Kazılarda yaban domuzu, yabani sığır, yabani koyun, yabani keçi, kızıl geyik, karaca, ceylan, at, eşek, kahverengi ayı, kızıl tilki, sansar, gelincik, porsuk, tavşan, kirpi, yaban kedisi, Anadolu parsı ile çeşitli kuşlara ait kalıntılara rastlandı. Günümüzde Hilar Kayalıkları ve çevresinde kızıl tilki, sansar, gelincik, tavşan, kirpi ve çeşitli kuşlarla sık sık karşılaşıyoruz. Tepede tabakaları tahrip eden bir tilkimiz de var, kendisiyle pek sık karşılaşmazsak da…

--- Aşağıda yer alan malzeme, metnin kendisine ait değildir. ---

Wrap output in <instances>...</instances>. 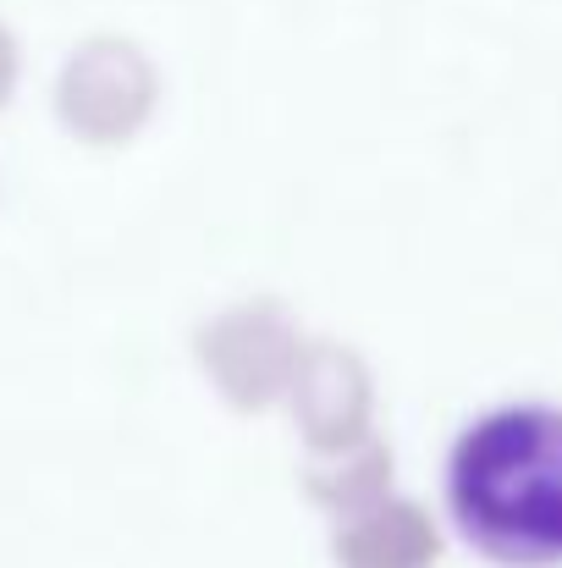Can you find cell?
Returning a JSON list of instances; mask_svg holds the SVG:
<instances>
[{
	"label": "cell",
	"mask_w": 562,
	"mask_h": 568,
	"mask_svg": "<svg viewBox=\"0 0 562 568\" xmlns=\"http://www.w3.org/2000/svg\"><path fill=\"white\" fill-rule=\"evenodd\" d=\"M447 508L491 564H562V408L508 403L480 414L447 458Z\"/></svg>",
	"instance_id": "6da1fadb"
},
{
	"label": "cell",
	"mask_w": 562,
	"mask_h": 568,
	"mask_svg": "<svg viewBox=\"0 0 562 568\" xmlns=\"http://www.w3.org/2000/svg\"><path fill=\"white\" fill-rule=\"evenodd\" d=\"M11 72H17V55H11V33L0 28V94L11 89Z\"/></svg>",
	"instance_id": "7a4b0ae2"
}]
</instances>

Pişirme teknikleri nasıldı?
Bitkilerin bir kısmı çiğ tüketiliyordu olasılıkla. Baklagilleri ve tahılları bazalt öğütme taşlarında öğüttükleri veya havanla döverek kırdıklarını söyleyebiliriz. Elde ettikleri unu ne şekilde tükettikleriyle ilgili elimizde bir veri yok maalesef. Belki hamur yapıp bazalt bir taşın üzerinde pişirmiş olabilirler ama bu sadece bir varsayım. Av hayvanlarını olasılıkla ortada yanan bir ateşin üzerinde çevirerek pişiriyorlardı. Şiş kebap yapıyorlar mıydı bilemeyiz. Neden olmasın? Et ve balıkları tütsülediklerini veya kuruttuklarını öne sürebiliriz.
Bölgede yaşanan çevre felaketleri nelerdi, bunları nereden anlıyoruz?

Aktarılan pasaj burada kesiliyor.